--- START ---

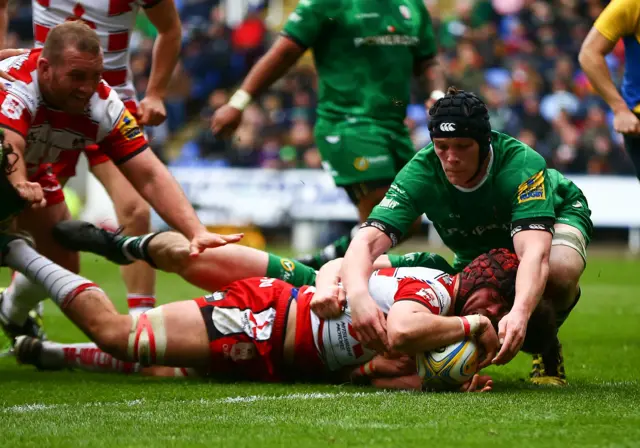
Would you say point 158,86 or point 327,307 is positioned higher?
point 158,86

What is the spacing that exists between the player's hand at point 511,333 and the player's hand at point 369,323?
489mm

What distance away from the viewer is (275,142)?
60.5ft

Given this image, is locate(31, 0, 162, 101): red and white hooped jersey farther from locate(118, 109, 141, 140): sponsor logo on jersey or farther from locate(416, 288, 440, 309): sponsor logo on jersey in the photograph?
locate(416, 288, 440, 309): sponsor logo on jersey

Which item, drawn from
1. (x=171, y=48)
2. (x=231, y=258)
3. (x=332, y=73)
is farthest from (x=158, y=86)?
(x=231, y=258)

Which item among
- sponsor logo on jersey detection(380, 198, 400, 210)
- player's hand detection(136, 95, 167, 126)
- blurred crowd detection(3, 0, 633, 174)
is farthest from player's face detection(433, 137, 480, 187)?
blurred crowd detection(3, 0, 633, 174)

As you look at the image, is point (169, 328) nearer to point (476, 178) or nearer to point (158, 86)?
point (476, 178)

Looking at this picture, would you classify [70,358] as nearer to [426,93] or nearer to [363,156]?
[363,156]

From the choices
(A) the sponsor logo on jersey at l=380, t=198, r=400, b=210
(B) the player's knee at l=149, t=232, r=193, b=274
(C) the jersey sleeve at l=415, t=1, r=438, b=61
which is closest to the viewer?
(A) the sponsor logo on jersey at l=380, t=198, r=400, b=210

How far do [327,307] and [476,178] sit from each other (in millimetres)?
860

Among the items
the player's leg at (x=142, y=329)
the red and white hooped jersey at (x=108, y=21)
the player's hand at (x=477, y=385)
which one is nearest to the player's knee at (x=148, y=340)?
the player's leg at (x=142, y=329)

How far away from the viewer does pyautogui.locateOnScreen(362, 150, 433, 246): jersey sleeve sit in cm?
470

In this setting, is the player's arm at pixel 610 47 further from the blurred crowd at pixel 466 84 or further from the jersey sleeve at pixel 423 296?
the blurred crowd at pixel 466 84

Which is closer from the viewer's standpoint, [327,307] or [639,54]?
[327,307]

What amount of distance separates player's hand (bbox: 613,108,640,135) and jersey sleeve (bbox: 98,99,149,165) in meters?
2.78
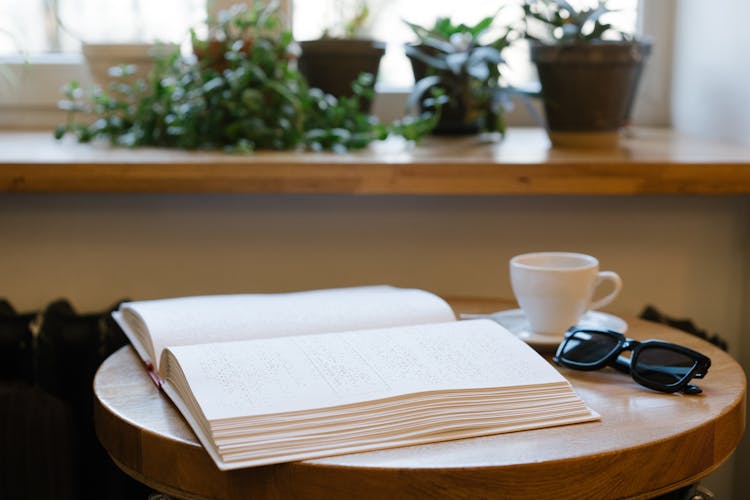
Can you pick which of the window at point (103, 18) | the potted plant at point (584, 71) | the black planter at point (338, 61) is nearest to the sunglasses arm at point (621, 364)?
the potted plant at point (584, 71)

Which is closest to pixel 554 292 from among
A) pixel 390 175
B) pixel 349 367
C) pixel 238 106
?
pixel 349 367

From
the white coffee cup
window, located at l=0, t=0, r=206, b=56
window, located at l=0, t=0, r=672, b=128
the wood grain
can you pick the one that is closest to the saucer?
the white coffee cup

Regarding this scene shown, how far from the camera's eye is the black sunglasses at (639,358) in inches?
34.8

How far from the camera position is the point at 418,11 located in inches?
70.9

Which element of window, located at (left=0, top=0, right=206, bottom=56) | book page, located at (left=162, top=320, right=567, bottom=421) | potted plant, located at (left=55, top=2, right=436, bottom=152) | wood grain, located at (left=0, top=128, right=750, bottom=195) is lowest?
book page, located at (left=162, top=320, right=567, bottom=421)

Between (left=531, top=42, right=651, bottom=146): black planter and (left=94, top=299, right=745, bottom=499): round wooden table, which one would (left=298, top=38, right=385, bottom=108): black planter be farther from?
(left=94, top=299, right=745, bottom=499): round wooden table

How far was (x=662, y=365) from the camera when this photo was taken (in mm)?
900

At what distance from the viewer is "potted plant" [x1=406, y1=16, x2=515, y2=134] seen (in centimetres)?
158

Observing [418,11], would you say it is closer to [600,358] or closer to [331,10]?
[331,10]

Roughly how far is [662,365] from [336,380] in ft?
1.05

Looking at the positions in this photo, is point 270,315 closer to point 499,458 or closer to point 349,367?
point 349,367

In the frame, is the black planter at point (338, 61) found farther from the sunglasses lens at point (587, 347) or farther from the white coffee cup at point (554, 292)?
the sunglasses lens at point (587, 347)

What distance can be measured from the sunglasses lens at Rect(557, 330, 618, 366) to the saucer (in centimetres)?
3

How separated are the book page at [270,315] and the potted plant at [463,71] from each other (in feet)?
1.98
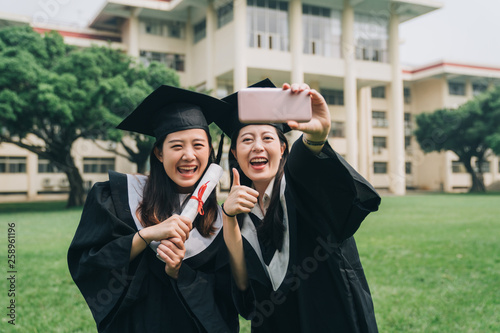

--- END ---

* [The request] Rename "saucer" to "small plate" in the listing, starting at the line that has "Looking at the" and continuing through the end of the listing, with every other word unchanged. Leave the pictures out of your answer.

* [Exercise output]
Looking at the positions in this photo, is point 270,315 closer to point 499,458 or closer to point 349,367?
point 349,367

In the frame, is the black planter at point (338, 61) found farther from the sunglasses lens at point (587, 347) or farther from the white coffee cup at point (554, 292)?
the sunglasses lens at point (587, 347)

What distance can be measured from the sunglasses lens at Rect(557, 330, 618, 366) to the small plate (in centimetres)?
3

How separated are the book page at [270,315] and the potted plant at [463,71] from each other (in feet)?
1.98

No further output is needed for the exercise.